Da quando era cominciato? Da quando le cose tra loro si erano evolute fino a prendere il soffio di questa forma effusa e impalpabile? Da una parte coscienti, ché per quanto ostinati mai furono sprovveduti, c’era tuttavia ancora quell’altra metà di loro stessi che si trastullava sul taglio del limite senza alcuna fretta di varcarne la soglia già intravvista, a quanto pare. Se tutto cominciava da un bacio, forse tutto era destinato a terminarvi entro, e in entrambi i casi ne sarebbe bastato uno solo. Uno solo … Lo ricordi ancora il vento che mugghiava nel fischio della locomotiva? Le ricordi le tue dita tra i suoi capelli aggrovigliate? La furia frettolosa e la tenerezza smembrante fra le sue braccia, una goccia lenta di sudore tergeva la tempia. Era aprile.
E improvvisamente si era reso conto che non aveva più bisogno di sapere…

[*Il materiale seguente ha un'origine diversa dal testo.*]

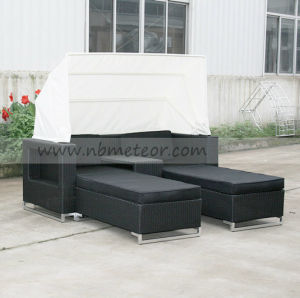 Mtc-126 Outdoor Rattan Sofa Daybed Lounge with Sun Unbrella for Outdoor Garden pictures & photos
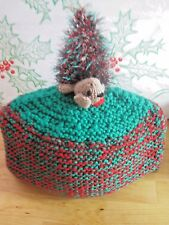 SUPER WARM HAND KNITTED XMAS TEA COSY. XMAS TREE ON THE GREEN.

«Ricordami per quale ragione siamo qui…» Riebbe in un mormorio inconscio, Maki, i ricettori sensibili a tastare il respiro di Fujima sulla fessura lacera e delicata delle sue labbra, una, due, tre volte, fino a perderne il conto, quando la ragione in ritardo era giunta finalmente ad accodarsi affannata alla corsa dei suoi sensi. «…Non me lo ricordo.» Soffiò lui preoccupandosi di sprecare meno sillabe possibili. Le parole gli erano d’intralcio.
Il corpo non dimentica. Un anno era passato da quell’unico bacio in stazione eppure era come se non si fosse mai interrotto, come se per tutti quei trecentosessantacinque o più giorni non avessero fatto altro dalla mattina alla sera. Tutte le sensazioni provate quel pomeriggio d’aprile si accesero una a una come fuochi offuscati tra le onde in tempesta lungo le sue membra e lui si lasciò guidare, inseguendo un non si sa quale meta nella cecità più ignara, incespicando ogni tanto per riprendere fiato e sbalordito porsi dubbi su come proseguire. Si sfilò innanzitutto le calzature per buona creanza e aiutò il compagno -amico, amante, o qualunque cosa fosse- a fare altrettanto, fu metodico e delicato mentre slacciava una a una le stringhe delle logorate Converse bianche; Fujima lo osservava come in trance, sorreggendosi sulle braccia, lo sguardo azzurro rapito. La destra cadde sulla punta e si distese, nel tonfo seguì la sinistra. Non fece in tempo a voltarsi e si ritrovò nuovamente quel palpito precipitoso sulla bocca, sospingersi, solleticarla, lo prese da sotto le ascelle e lo issò su di peso, accomodandoselo sopra l’intreccio delle proprie gambe. Lo accarezzò gelosamente sotto la striscia di cotone, mentre si immergeva sempre più nelle viscere del suo respiro, l’alternarsi delle vertebre appena accennate lungo il crinale dell’esile schiena, in cima come ali le scapole appuntite. Fujima gli teneva il viso tra le mani, stringendosi nelle spalle nell’angusto riparo offerto dalle sue braccia. Risalendo aveva rialzato per metà la maglietta ormai sgualcita del compagno lasciandola lì dov’era, le dita forti strinsero un ciuffo di chioma sulla base della nuca costringendolo a sollevare il mento e scoprendo la giugulare inerte su cui Maki affondò immediatamente i denti. Un mugolio di piacere sofferto e un fremito nel basso ventre, mentre i suoi sensi si incendiavano.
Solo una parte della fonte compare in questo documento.